A final thought on Lowlines. As you stated not all lowlines are created equal. The lines that I started my herd from are big, beefy tanks that are just a few frame scores shorter than a commercial cow. Be advised that there are quite a few lines that are going for the hobby farm/pet crowd and unless you want an animal that will hang at 150#/half...run. Be sure to see yearlings and two year old animals from whoever you buy your stock from. If you don't know what to look for take someone who does. Remember...full size Angus with short legs is what you want.


----------



## spurs (Jun 13, 2016)

Thanks Gravytrain. Do you sell all your Lowline crosses as freezer beef or do you sell them farmers or sale barn as well? Will lowlines do ok grazing spring thru fall, then providing hay during winter? 

I may be trying to hard to have both options: freezer beef sales as well as commercial sales, all while using our pastures (which are very good) and hay cut from our farm.


----------



## CIW (Oct 2, 2007)

Spurs,
I would like to help you develop a more detailed plan to succeed in your endeavor.
Up until now this discussion has been pretty general. With the other items that you are asking it may be beneficial if you would add a little detail about your location. This comes into play when you are deciding when to calve. Which in turn effects your finishing dates. How much feed you are going to put into the animal. Also things like the condition of the land. What kinds of grasses you have. Whether you already have machinery and livestock equipment. Are you away from the farm during the day? How much experience do you have around cattle? 
A few of things I try to remember; Value is in the eye of the beholder. The least expensive thing that I'm going to do is buy the cattle. Only grow what you can sell in your market. And how am I going to get out if I want or need to.
I might work this equation a little different than you. I want to decide what my current operation is best suited for before deciding on what to market. You may find that raising goats for several years to change your pasture is the best route to take in getting to the cattle operation that you want to end up with. And that there is a large ethnic population to buy them. Who knows as yet.


----------



## Gravytrain (Mar 2, 2013)

spurs said:


> Thanks Gravytrain. Do you sell all your Lowline crosses as freezer beef or do you sell them farmers or sale barn as well?

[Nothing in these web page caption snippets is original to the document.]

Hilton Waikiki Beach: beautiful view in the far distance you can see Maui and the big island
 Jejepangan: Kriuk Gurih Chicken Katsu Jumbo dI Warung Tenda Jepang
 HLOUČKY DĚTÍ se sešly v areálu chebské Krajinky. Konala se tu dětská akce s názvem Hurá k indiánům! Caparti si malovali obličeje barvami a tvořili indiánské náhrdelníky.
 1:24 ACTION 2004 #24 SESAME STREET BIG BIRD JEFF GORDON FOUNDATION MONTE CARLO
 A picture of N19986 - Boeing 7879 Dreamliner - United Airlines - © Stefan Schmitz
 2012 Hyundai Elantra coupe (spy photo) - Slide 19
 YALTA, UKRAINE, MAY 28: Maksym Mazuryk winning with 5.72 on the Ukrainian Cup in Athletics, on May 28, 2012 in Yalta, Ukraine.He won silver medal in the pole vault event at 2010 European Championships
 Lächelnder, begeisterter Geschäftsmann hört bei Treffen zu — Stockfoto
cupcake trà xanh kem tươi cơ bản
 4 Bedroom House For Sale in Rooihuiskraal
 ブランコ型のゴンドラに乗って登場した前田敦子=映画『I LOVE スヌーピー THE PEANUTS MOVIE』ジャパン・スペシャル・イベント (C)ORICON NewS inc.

I direct market quarters, halves and whole portions to customers...mostly halves. Old culls usually go to the sale barn. Younger culls may go in my freezer or be sold as burger cows. I do occasionally sell to local farmers looking for breeding bulls, but only if they contact me in advance as I typically band bulls on day one. Direct marketing probably has the highest profit margin, but you have to deal with individual customers, and if that isn't your forte you'd be better off selling weaned calves.



> Will lowlines do ok grazing spring thru fall, then providing hay during winter?


Isn't this what most cattle do?:shrug: I guess you are referring to my statement about it being cheaper to finish properly on grain unless you can graze year round. My point was that if you try to finish on grass on a grain finished time scale (15-18 months) your beef will be lousy. It doesn't matter if you have great pasture or running full blood lowlines. There simply isn't enough time and excess carbohydrates to deposit intramuscular fat on pasture alone. My lowlines excel at getting fat on pasture, but not in that time frame.


----------



## ycanchu2 (Oct 21, 2011)

*Isn't this what most cattle do?:shrug: I guess you are referring to my statement about it being cheaper to finish properly on grain unless you can graze year round. My point was that if you try to finish on grass on a grain finished time scale (15-18 months) your beef will be lousy. It doesn't matter if you have great pasture or running full blood lowlines. There simply isn't enough time and excess carbohydrates to deposit intramuscular fat on pasture alone. My lowlines excel at getting fat on pasture, but not in that time frame.* 

Probably some of the best beef I ever had was a 6 to 700 lb. heifer one time. Tenderest steaks I can recall.


----------



## spurs (Jun 13, 2016)

OK CIW, i'm going to lay out all of the details of my potential cattle farm. I am located in central Arkansas about 30 minutes north of Little Rock. Our pastures are healthy Bermuda and fescue along with some red Clover. I live on my grandfather's old dairy farm it has three good Barns and good fence over most of the property. There are a few places that I will need to repair some fence but otherwise it is all in good shape. as for now I only have access to about 10 acres worth of pasture. My dad has the other part of the pasture leased to another man who will be cutting hay off of it. I have the use of my dads two tractors for anything that I need it for. My plan is to start with two bread Cows and grow it from there. I would be able to pay cash for two cows and moving forward keep the heifers and sell the bulls that i band for steers. Although I will not be cutting hay I know that I can buy hay at a discounted price from the man who is cutting hay off of our land, if that makes sense. 

As I grow my herd, I will be able to get more land to use for my dad. I am in a good situation as there is no cost to me for the land or the equipment. The cattle and any feed or vaccines is the only cost I will have for now. 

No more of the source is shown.